# Fedup with dog deshedding



## Deber (Aug 23, 2011)

Honestly Zane67 there is not a one of us with a Golden who has not said the same when shedding time comes around. So much hair!!!!!!

Be very careful as you chose equipment to use on our Golden's coats. The tool you have shown is good, but as noted has blades that can severely damage your dogs coats. These are tools and if used correctly can be good, but most of us do not have the knowledge and end up cutting guard hairs along with the undercoat, sometimes too much pressure can be used and even scrape the dogs skin!! This can make for a chopped up coat that can take a year to fully grow back. (OH NO!)

For my Goldens during shedding time, I daily stand the dog outside and first brush the coat with a good Pin brush, running with the coat then against it. I comb the ear area and comb the hair in their armpits (is this a "dog" word?). Then I use a simple de-shedding brush over the coat again and don't forget the tail! 

If it is really bad, you might consider going to a groomer and have your dog bathed and blown dry with their industrial dryers. These dryers blow a lot of the loose hair out, but daily brushing and combing is the key to controlling the extra hair during a shed.

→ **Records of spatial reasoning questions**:

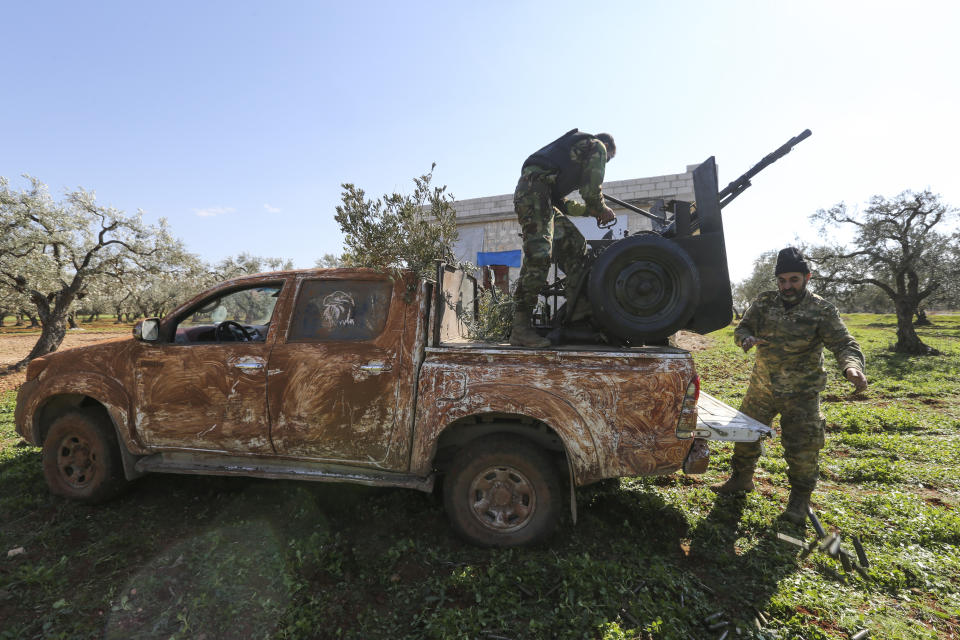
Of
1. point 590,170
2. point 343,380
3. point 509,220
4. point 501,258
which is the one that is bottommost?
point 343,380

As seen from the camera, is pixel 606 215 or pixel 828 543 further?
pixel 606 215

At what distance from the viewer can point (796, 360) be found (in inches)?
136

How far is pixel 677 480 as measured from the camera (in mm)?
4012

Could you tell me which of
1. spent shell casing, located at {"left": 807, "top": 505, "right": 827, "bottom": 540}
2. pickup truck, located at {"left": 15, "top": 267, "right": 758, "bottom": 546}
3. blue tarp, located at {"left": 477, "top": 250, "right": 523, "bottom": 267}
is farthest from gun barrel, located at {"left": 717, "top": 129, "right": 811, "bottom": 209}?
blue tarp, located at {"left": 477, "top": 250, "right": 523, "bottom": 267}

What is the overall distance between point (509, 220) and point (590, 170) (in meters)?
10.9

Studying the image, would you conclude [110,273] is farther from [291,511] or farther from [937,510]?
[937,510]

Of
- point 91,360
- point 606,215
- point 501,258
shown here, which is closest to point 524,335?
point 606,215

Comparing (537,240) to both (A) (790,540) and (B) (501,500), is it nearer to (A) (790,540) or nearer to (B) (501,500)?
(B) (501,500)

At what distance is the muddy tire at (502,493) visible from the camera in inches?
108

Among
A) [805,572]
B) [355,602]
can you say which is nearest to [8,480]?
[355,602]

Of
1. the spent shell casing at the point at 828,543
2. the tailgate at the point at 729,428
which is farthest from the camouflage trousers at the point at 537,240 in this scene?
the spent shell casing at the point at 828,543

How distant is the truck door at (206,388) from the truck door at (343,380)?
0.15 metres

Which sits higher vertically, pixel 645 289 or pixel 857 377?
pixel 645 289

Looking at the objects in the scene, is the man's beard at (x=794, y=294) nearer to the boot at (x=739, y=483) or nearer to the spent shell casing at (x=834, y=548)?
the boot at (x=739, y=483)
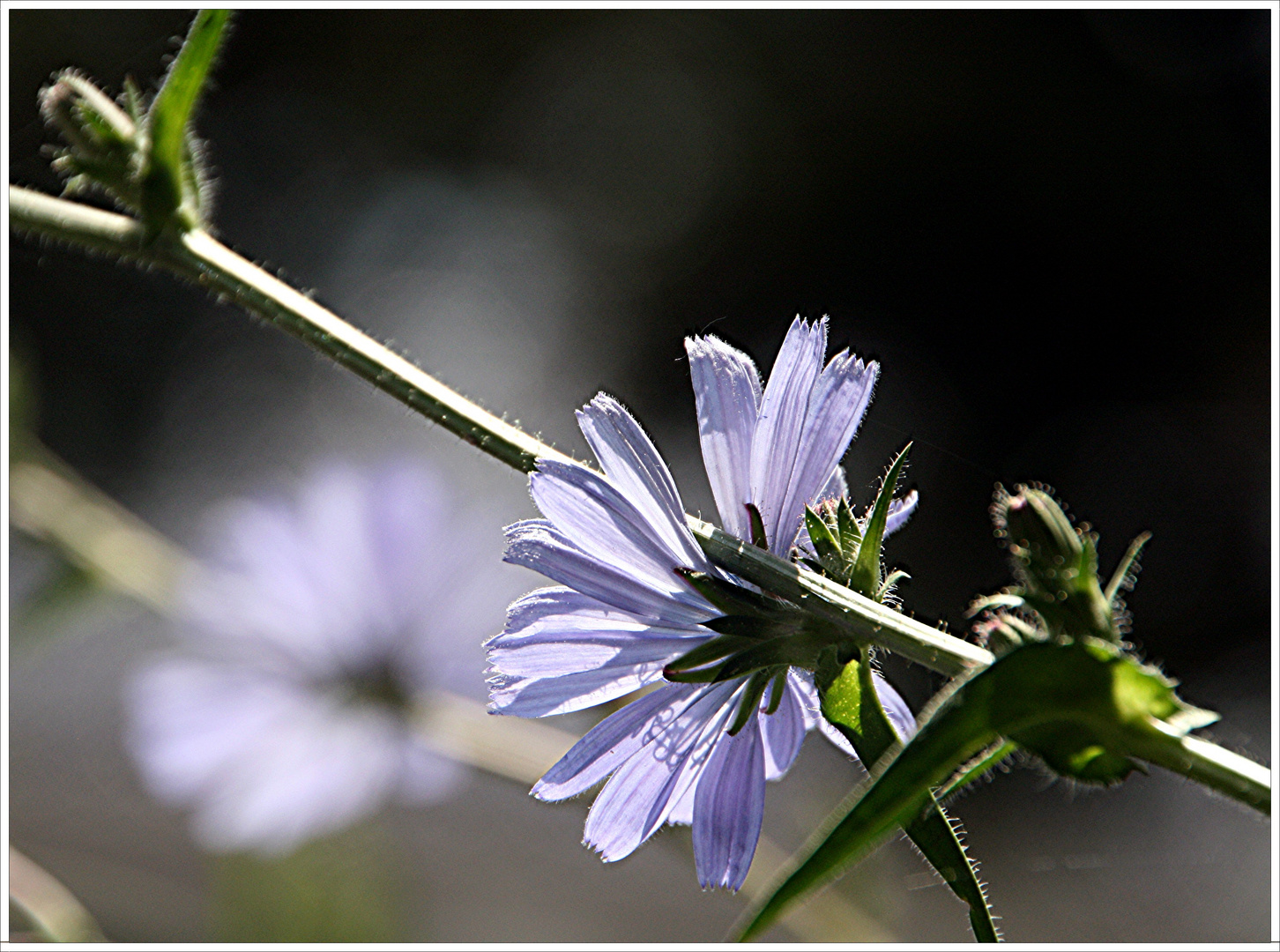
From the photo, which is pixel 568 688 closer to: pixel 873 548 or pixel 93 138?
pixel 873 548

---

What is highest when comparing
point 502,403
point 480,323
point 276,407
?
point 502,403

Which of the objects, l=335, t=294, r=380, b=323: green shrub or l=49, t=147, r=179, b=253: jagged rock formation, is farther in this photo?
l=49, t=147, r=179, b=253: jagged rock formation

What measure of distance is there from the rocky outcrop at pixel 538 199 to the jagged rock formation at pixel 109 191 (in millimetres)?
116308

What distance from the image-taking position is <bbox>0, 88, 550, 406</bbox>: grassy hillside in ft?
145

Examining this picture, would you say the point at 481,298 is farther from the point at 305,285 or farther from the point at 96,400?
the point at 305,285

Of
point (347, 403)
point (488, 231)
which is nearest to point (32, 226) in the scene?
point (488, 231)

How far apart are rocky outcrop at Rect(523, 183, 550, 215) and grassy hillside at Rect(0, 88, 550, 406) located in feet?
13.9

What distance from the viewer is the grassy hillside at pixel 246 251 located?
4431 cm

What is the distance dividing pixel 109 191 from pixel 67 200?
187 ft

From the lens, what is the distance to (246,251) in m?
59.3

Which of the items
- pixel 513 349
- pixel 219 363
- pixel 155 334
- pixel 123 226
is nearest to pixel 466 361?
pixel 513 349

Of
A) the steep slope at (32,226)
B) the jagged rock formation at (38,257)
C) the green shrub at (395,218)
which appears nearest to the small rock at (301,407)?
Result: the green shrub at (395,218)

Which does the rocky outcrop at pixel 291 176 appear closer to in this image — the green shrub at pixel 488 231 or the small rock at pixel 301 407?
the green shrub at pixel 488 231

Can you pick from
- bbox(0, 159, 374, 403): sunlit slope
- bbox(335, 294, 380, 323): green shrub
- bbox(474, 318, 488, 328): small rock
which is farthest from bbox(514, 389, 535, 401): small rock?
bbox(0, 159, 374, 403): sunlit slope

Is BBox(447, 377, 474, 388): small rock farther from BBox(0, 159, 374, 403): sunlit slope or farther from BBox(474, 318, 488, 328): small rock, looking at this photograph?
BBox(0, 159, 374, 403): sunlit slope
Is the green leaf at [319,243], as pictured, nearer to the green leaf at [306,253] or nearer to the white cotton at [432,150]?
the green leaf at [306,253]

---

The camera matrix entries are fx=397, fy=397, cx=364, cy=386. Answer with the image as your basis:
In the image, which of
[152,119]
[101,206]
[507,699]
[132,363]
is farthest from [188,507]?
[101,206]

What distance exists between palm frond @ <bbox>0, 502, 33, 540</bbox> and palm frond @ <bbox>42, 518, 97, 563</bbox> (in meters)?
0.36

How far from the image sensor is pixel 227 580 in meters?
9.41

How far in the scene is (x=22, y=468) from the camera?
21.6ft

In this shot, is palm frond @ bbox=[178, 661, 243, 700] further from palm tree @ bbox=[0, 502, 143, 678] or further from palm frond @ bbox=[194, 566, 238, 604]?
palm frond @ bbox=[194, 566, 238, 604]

→ **TASKS AND EXERCISES**:
- 1) In the forum post about dog deshedding, copy the stretch from "## Deber (Aug" through "So much hair!!!!!!" word for word.
- 2) List every grooming tool the forum post on dog deshedding says the poster uses in the daily routine for Goldens at shedding time.

→ **SOLVED PROBLEMS**:
- 1)
## Deber (Aug 23, 2011)

Honestly Zane67 there is not a one of us with a Golden who has not said the same when shedding time comes around. So much hair!!!!!!

- 2)
- Pin brush
- Comb
- De-shedding brush